Poterie, poules et "parcours citoyen" : à quoi va ressembler la vie dans le centre de déradicalisation de Beaumont-en-Véron ?
Les autorités ont présenté aux médias, mardi, les locaux qui vont accueillir jusqu’à 25 jeunes adultes "en voie de radicalisation" pour une dizaine de mois.
Il est 6h45. Un petit réveil jaune, avec une image de chevaux un peu kitsch, se met à sonner dans une des 25 chambres du domaine de Pontourny. Olivier, emmitouflé dans sa couette, l’éteint machinalement. Quelques minutes plus tard, l'éducateur de nuit vient frapper à sa porte : "Il est l’heure !" Olivier s’extirpe de son lit. Il va falloir patienter pour la douche, son voisin de chambre est déjà dessous. Autant aller prendre son petit-déjeuner d'abord. Le tout est d’être prêt pour 9 heures et le début des cours.
Voilà à quoi devrait ressembler une scène matinale type dans le premier centre de déradicalisation français, qui doit ouvrir ses portes dans une dizaine de jours à Beaumont-en-Véron (Indre-et-Loire). La cinquantaine de journalistes conviés à la présentation des lieux par les autorités, mardi 13 septembre, a dû déployer des trésors d’imagination pour tenter de visualiser la vie des futurs pensionnaires.

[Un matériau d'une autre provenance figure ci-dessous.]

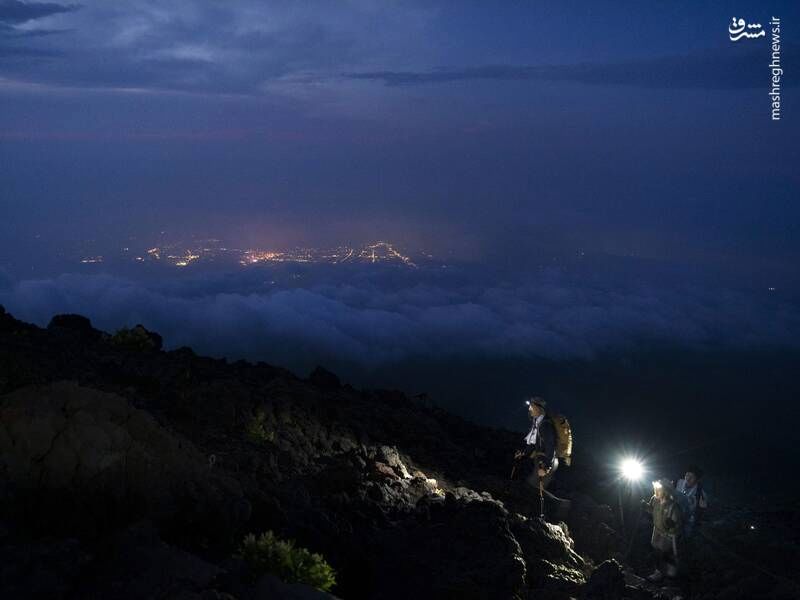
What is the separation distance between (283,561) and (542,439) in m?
7.63

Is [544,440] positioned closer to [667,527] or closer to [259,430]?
[667,527]

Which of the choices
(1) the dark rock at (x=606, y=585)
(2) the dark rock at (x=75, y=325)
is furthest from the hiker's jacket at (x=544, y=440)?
(2) the dark rock at (x=75, y=325)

Les chambres sont ttes individuelles. Elles sont équipées d'une armoire et d'un bureau (et d'un beau réveil) pic.twitter.com/adsgJHb90s
— Catherine Fournier (@cathfournier) 13 septembre 2016
Des fleurs dans les chambres
Après une conférence de presse suivie d’une séance de questions-réponses, les médias ont déambulé dans ces locaux vides, désertés par leurs anciens occupants, des mineures étrangères isolées, et pas encore investis par leur prochain public, de jeunes adultes "en voie de radicalisation". Le site a été réaménagé et les travaux de sécurisation doivent être achevés vendredi pour pouvoir accueillir les nouveaux locataires, âgés de 18 à 30 ans. Ils seront 25 au total d’ici au premier semestre 2017.
Droit comme un i dans son costume, le directeur des lieux, Olivier Chasson, s’emploie à donner vie à ces espaces vides et désincarnés. Dans les chambres, il faut imaginer "les fleurs" dans les vases. Dans la cour, le poulailler, qu’il a promis d’installer pour l’une des recrues, visiblement habituée à aller chercher ses œufs le matin. Sous un soleil de plomb, Olivier Chasson promet de "la chaleur humaine" aux micros qui lui sont tendus. Mais "des hommes et des femmes" qui vont venir habiter ici pendant dix mois, et qu’il dit avoir eu au téléphone régulièrement, il n’en dira pas plus.
Riverains hostiles
C’est l’une des nombreuses contradictions autour de ce site controversé, qui s’apparente pour l’instant à un objet non identifié. A mi-chemin entre les centres éducatifs fermés (réservés aux mineurs sous main de justice) et les Epide (des établissements de réinsertion professionnelle destinés aux jeunes en difficulté), le centre de Beaumont-en-Véron a des allures de "colonie". Une "colonie" un peu spéciale, dont les membres fantômes inquiètent certains riverains, qui ont manifesté en marge de la conférence de presse.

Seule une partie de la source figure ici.